Search code examples
apache-sparkspark-structured-streaming

How to create a custom streaming data source?


I have a custom reader for Spark Streaming that reads data from WebSocket. I'm going to try Spark Structured Streaming.

How to create a streaming data source in Spark Structured Streaming?


Solution

  • A streaming data source implements org.apache.spark.sql.execution.streaming.Source.

    The scaladoc of org.apache.spark.sql.execution.streaming.Source should give you enough information to get started (just follow the types to develop a compilable Scala type).

    Once you have the Source you have to register it so you can use it in format of a DataStreamReader. The trick to make the streaming source available so you can use it for format is to register it by creating the DataSourceRegister for the streaming source. You can find examples in META-INF/services/org.apache.spark.sql.sources.DataSourceRegister:

    org.apache.spark.sql.execution.datasources.csv.CSVFileFormat
    org.apache.spark.sql.execution.datasources.jdbc.JdbcRelationProvider
    org.apache.spark.sql.execution.datasources.json.JsonFileFormat
    org.apache.spark.sql.execution.datasources.parquet.ParquetFileFormat
    org.apache.spark.sql.execution.datasources.text.TextFileFormat
    org.apache.spark.sql.execution.streaming.ConsoleSinkProvider
    org.apache.spark.sql.execution.streaming.TextSocketSourceProvider
    org.apache.spark.sql.execution.streaming.RateSourceProvider
    

    That's the file that links the short name in format to the implementation.
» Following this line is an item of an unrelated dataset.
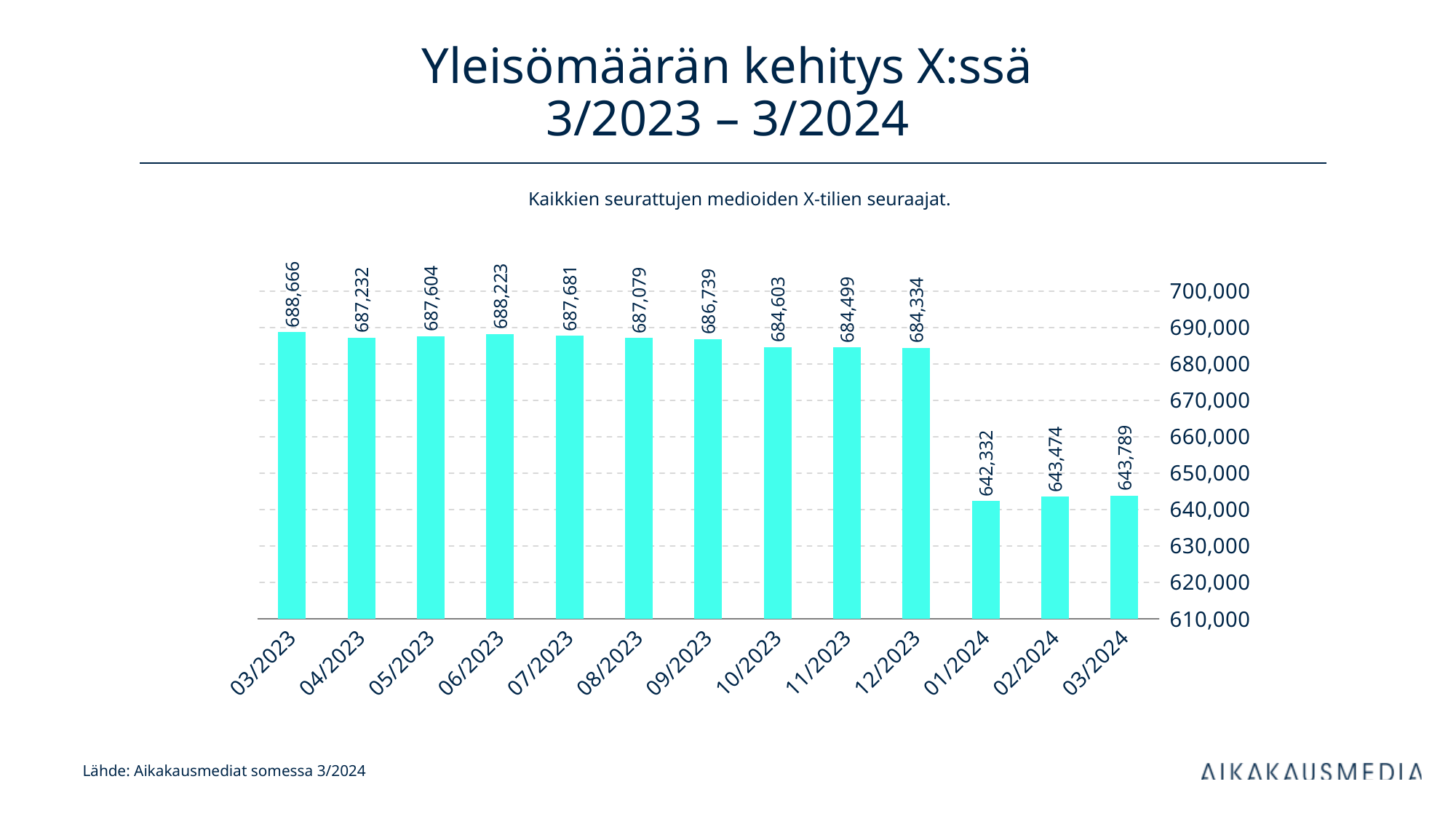
Is the value for 02/2024 greater or less than 650,000? less What is the value for 03/2023? 688,666 Do the values overall rise or fall from 03/2023 to 03/2024? fall Which month has the lowest value? 01/2024 What kind of chart is shown on the slide? bar chart What is the difference between the values for 12/2023 and 01/2024? 42,002 What is the difference between the values for 03/2023 and 03/2024? 44,877 What is the value for 09/2023? 686,739 What is the value for 01/2024? 642,332 Which month has the highest value? 03/2023 Which is larger, the value for 06/2023 or the value for 05/2023? 06/2023 How many months are shown on the x axis? 13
    What I usually recommend people doing during my Spark workshops is to start development from both sides:

    1. Write the streaming query (with format), e.g.

      val input = spark
        .readStream
        .format("yourCustomSource") // <-- your custom source here
        .load
      
    2. Implement the streaming Source and a corresponding DataSourceRegister (it could be the same class)

    3. (optional) Register the DataSourceRegister by writing the fully-qualified class name, say com.mycompany.spark.MyDataSourceRegister, to META-INF/services/org.apache.spark.sql.sources.DataSourceRegister:

      $ cat META-INF/services/org.apache.spark.sql.sources.DataSourceRegister
      com.mycompany.spark.MyDataSourceRegister
      

    The last step where you register the DataSourceRegister implementation for your custom Source is optional and is only to register the data source alias that your end users use in DataFrameReader.format method.

    format(source: String): DataFrameReader Specifies the input data source format.

    Review the code of org.apache.spark.sql.execution.streaming.RateSourceProvider for a good head start.